I would hope that memories of my life while raising my children might drift to the surface in my declining years.
As for blogging, it does have some psychological effects. I've had some early-morning just-before-waking dreams of long sequences of blog comments, many of them quite absurd, as well as anxiety dreams of finding that I had posted something really unwisely, or a post riddled with misspellings.

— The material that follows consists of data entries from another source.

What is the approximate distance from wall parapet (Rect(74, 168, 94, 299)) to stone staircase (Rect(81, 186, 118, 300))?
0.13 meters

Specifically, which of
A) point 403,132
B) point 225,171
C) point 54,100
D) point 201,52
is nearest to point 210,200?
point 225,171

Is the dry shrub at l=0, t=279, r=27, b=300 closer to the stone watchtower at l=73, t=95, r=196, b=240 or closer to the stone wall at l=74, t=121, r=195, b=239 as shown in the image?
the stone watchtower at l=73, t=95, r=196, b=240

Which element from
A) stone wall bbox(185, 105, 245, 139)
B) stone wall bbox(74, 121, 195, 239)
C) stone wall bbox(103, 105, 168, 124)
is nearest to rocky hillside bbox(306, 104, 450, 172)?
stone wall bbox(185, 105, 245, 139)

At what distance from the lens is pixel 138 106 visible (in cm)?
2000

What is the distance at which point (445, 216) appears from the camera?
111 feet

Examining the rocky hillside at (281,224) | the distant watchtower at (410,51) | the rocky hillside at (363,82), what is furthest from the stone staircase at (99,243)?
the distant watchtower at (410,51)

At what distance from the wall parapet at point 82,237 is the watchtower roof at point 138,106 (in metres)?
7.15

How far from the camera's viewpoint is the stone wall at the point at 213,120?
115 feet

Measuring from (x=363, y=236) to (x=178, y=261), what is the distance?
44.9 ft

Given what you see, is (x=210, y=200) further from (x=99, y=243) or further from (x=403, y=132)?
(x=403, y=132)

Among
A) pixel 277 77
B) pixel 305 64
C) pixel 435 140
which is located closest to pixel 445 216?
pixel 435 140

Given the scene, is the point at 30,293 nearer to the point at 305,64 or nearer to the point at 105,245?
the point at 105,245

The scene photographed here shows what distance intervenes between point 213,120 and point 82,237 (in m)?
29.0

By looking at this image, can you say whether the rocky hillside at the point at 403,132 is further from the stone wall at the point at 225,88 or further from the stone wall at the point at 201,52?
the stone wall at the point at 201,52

When I am old codger, I hope to be fondly remembering the wonderful interactions I have had over the years with a huge number of family members, friends, and colleagues.
I hope I'm doing something fun with my kids and hubby. I would like to think of riding bike or hiking...or maybe talking physics. I guess, ideally, we'd be talking physics and hiking at the same time. :-)
Gasp, I sunk into similar trauma once I recently asked my daughter what she would like to do later (she was four at that time). Her great grandmother didn't let her speak but said she would have to stay home and be a good spouse. A frontal hurtful realisation that only 50 years ago people got married, and had to clean the house and cook if they were females. She wants to write books. She may write about stories from her childhood and I need to keep this story in mind. Scarebooks from the past.
I'm personally going to travel the world until I physically cannot move any more. I'm not worried about memories, except in that I intend to make new ones. If I can't travel, then I need to learn French and how to play the violin. It is not my ambition to live until I can't travel, however. It is actually my ambition to die in a hang-gliding accident at age 98.
...The cool thing is that I have a sort of role-model for this, a friend of our family. She was adopted into a tribe in Guinea-Bissau when she was 98 years old, and lived with them for the next three years. After that she went home for a year, then took off to travel in South America -- she said she hadn't been there since 1949, and she wanted to see what had changed. She died in 2001 at age 106, after contracting dysentary somewhere in...um, Paraguay, I think. I'm pretty sure I'd like to leave out the dysentary part, and given the miserable longevity of my direct ancestors I don't really expect to make a century. Nevertheless, she gave me something to aim for.